From 1927 to 1928, Crane lived in Pasadena, California, where he worked as a personal secretary. His advancement suffered from self-indulgence in alcohol and sex followed by bouts of self-pity and abusive language. He changed his residence frequently, which took him all over Manhattan, particularly Greenwich Village and along the East River overlooking the Brooklyn Bridge. Crane completed two symbolic poetry suites: White Buildings (1926), introduced by admirer Allen Tate, and The Bridge (1930), a mystical American epic. These works earned Crane Poetry magazine's Helen Haire Levinson Prize, a 1931 Guggenheim Fellowship, and lasting tribute as a major American poet.
Crane's surge of critical acclaim came too late to rescue him from ruinous debauchery and fistfights, exacerbated by the disapproval of his family and friends. A failed love affair with Peggy Baird Cowley ended Crane's illusion of a heterosexual lifestyle. With the collapse of his plans for an Indian epic, Montezuma, he sank into exaggerated paranoia and made a show of suicide by drinking iodine and mercurochrome. Released from jail for disturbing the peace, he returned from a sojourn in Mexico in low spirits, the result of a quickening of intermittent manias.
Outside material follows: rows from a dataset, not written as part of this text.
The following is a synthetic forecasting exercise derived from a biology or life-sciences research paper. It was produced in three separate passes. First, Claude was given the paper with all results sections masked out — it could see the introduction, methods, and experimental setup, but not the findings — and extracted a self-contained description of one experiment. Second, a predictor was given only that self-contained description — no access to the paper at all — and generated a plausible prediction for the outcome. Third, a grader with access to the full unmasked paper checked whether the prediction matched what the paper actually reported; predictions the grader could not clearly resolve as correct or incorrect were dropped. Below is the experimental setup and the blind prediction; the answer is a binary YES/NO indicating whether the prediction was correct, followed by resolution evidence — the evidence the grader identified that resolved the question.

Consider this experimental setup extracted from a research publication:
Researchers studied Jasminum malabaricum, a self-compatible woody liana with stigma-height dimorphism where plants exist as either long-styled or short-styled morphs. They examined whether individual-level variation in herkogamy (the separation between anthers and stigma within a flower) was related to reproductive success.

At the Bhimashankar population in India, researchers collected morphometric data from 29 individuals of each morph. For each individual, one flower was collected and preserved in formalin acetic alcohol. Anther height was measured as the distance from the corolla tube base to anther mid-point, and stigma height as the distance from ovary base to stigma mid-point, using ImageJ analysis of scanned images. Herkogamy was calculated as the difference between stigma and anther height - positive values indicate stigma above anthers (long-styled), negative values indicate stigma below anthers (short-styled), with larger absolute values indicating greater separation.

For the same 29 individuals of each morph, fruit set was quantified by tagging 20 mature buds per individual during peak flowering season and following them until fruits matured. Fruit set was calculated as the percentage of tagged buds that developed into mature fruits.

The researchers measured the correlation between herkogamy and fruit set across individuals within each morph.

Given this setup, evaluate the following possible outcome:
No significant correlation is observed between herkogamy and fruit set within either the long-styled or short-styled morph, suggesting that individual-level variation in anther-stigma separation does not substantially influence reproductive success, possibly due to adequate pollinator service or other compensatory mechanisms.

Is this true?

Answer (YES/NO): NO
With a loan of $200 from his uncle for a subsequent journey, Crane set sail for New York with Cowley on the steamboat Orizaba in April 1932. He leaped into the Gulf of Mexico 300 miles north of Havana at noon on April 27. Whether he was frenzied or truly suicidal, no one could determine. His body was not recovered. A comprehensive anthology, Collected Poems, was issued in 1933, followed in 1972 by Ten Unpublished Poems and in 1986 by The Poems of Hart Crane.